*Data block:*
--------------------

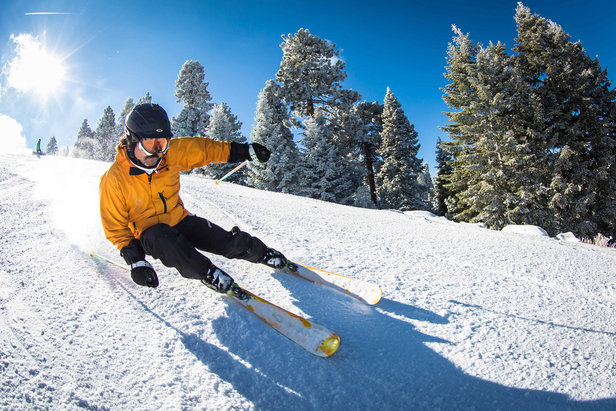 Skier enjoying the warm weather and great conditions at Big Bear Mountain Resorts in Southern California.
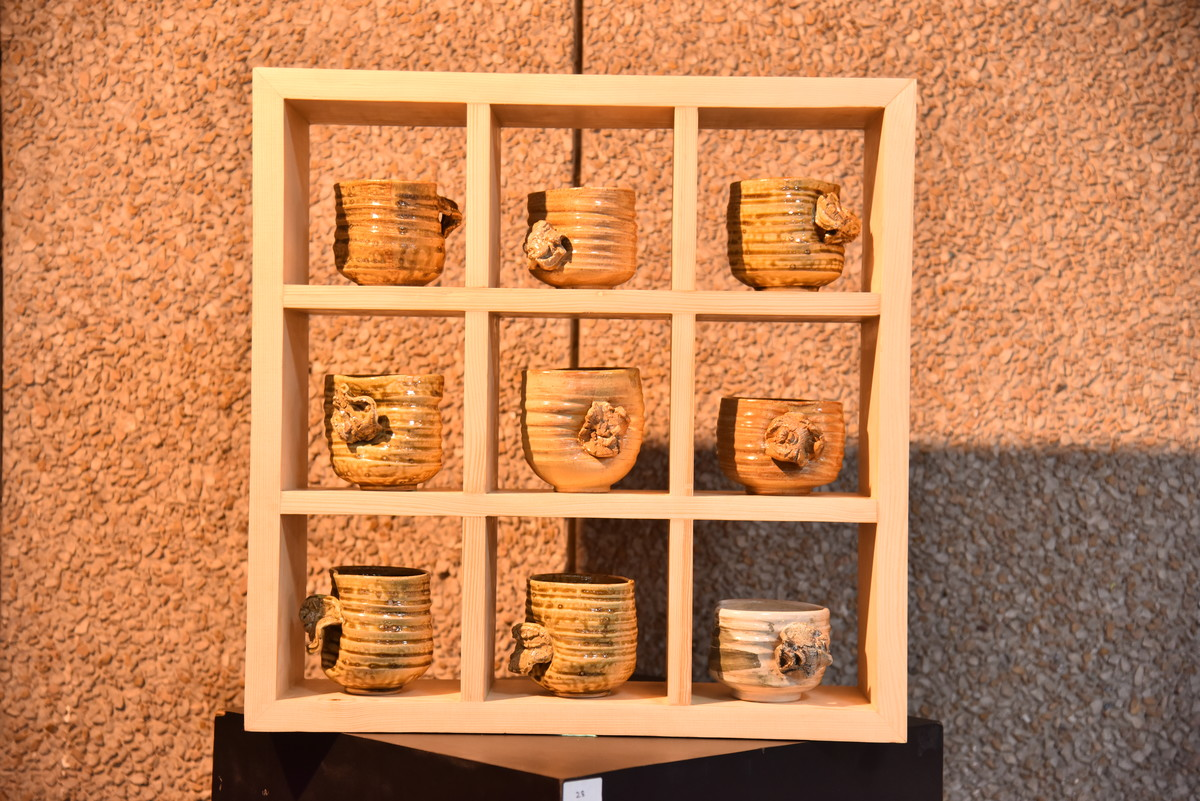 Wall Hanging of 9 bowls from solo series 'Undulations... Imprints of life on clay' by Shantanu Prakash, Art Deco Sculpture | 3D, Ceramic, Brown color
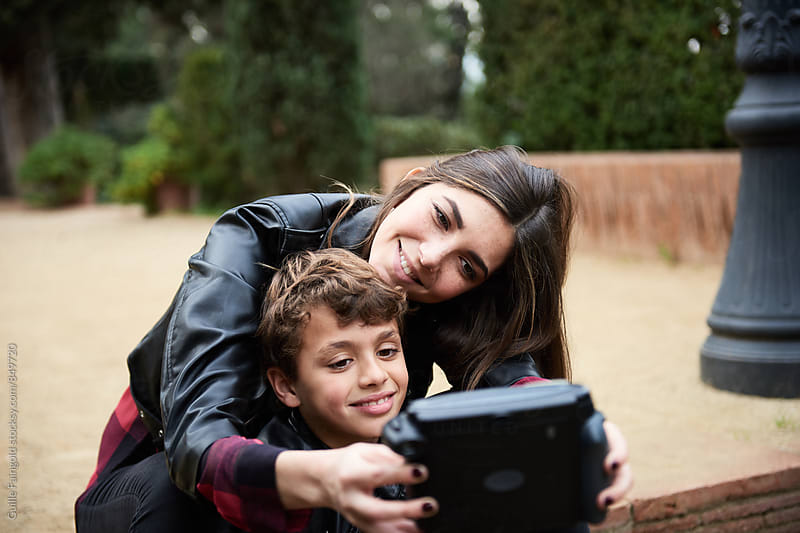 Older sister with her brother making selfie with instant camera by Guille Faingold for Stocksy United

--------------------

*Task instructions:* Keep the pictures out and transcribe the listing exactly.

*Solution to this exercise:*
 Skier enjoying the warm weather and great conditions at Big Bear Mountain Resorts in Southern California.
 Wall Hanging of 9 bowls from solo series 'Undulations... Imprints of life on clay' by Shantanu Prakash, Art Deco Sculpture | 3D, Ceramic, Brown color
 Older sister with her brother making selfie with instant camera by Guille Faingold for Stocksy United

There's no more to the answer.